AUSGEWÄHLTER AUSZUG:
# Koordinatenmessmaschine - fällt diese auch unter die MRL



## Profilator (11 Oktober 2018)

Hallo,

in der Fertigung von z.B. Zahnrädern sind sog. Koordinatenmessmaschinen häufig anzutreffen. Diese haben meist 3-5 NC Achsen (X /Y/ Z und eine drehbare Werkstückaufnahme).

Diese Maschinen bewegen sich zwar naturgemäß langsam (während des automatisch ablaufenden Messvorgang), sind aber in Prinzip offen und frei zugänglich.

Meist werden die Quetschbereiche der linearen Bewegungsachsen lediglich mit einfachen Faltenbälgen abgedeckt. Für mich wirken diese 
Faltenbälge mehr wie ein Staubschutz, aber nicht wie eine wirkungsvolle Zugriffsverhinderung. Wenn man im Vergleich dazu die Werkzeugmaschinen sieht, und welcher Aufwand da getrieben wird (komplette Einhausung, Schutzzäune, usw.)

Aber so eine Messmaschine muss doch auch unter die MRL fallen (mehrere elektrisch angetriebene Achsen) ?

kennt sich da jemand mit aus ?



Profilator


----------



## stevenn (12 Oktober 2018)

na logisch fallen solche "Koordinatenmess*maschinen*" unter die Maschinenrichtlinie. Warum sollten sie nicht darunter fallen?


----------



## det (12 Oktober 2018)

Hallo Profilator,

diese Art Maschinen kenne ich nur vom Hören, habe aber noch keine in Aktion gesehen. Wie schnell bewegen die sich? Wie stark sind sie. Können die überhaupt weh tun? Ein Faltenbalg kann durchaus ausreichend sein. Eine CNC Fräse ist doch schon eine andere Kampfklasse, oder? Ich würde als C-Norm die vom Roboter nehmen (DIN EN 10218). Ein Roboter ist quasi das Gleiche, Koordinaten mit mehreren Achsen anfahren. Hier hast Du im Einrichte Betrieb eine Geschwindigkeit von max. 250mm/s. Freigabe mit Totmannschalter. Risikoanalyse machen und Du weißt welcher PL gebraucht wird.

Grüße Detlef


----------



## Tommi (13 Oktober 2018)

Hallo,

det, Deinen Verweis auf die Roboternorm finde ich gut.

Profilator, hat denn die Messmaschine ein CE-Zeichen und 
eine Konformitätserklärung?


----------



## Profilator (15 Oktober 2018)

Hallo,

mir fallen diese Maschinen nur des Öfteren auf.

Ob sie konkret ein CE Zeichen haben, kann ich nicht sagen. Es sind ja auch nicht "meine" Maschinen.

BEREITGESTELLTE DATEN:
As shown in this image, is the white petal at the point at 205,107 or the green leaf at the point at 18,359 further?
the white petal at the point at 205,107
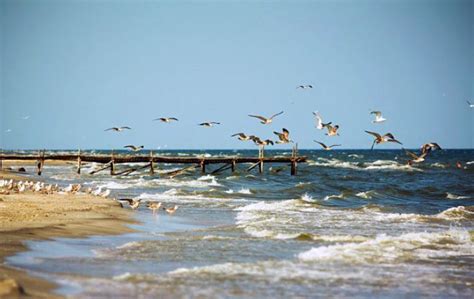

AUFGABENSTELLUNG:
Beantworte anhand der Forendiskussion über Koordinatenmessmaschinen kurz diese Fragen:
1. Wie viele NC-Achsen haben solche Maschinen laut dem ersten Beitrag meist?
2. Welche Norm schlägt det als C-Norm vor?
3. Nach welchen beiden Nachweisen fragt Tommi?
Die Daten spielen hierfür keine Rolle.

ANTWORT:
1. Meist 3 bis 5 NC-Achsen (X, Y, Z und eine drehbare Werkstückaufnahme).
2. Die Roboternorm DIN EN 10218.
3. Nach einem CE-Zeichen und einer Konformitätserklärung.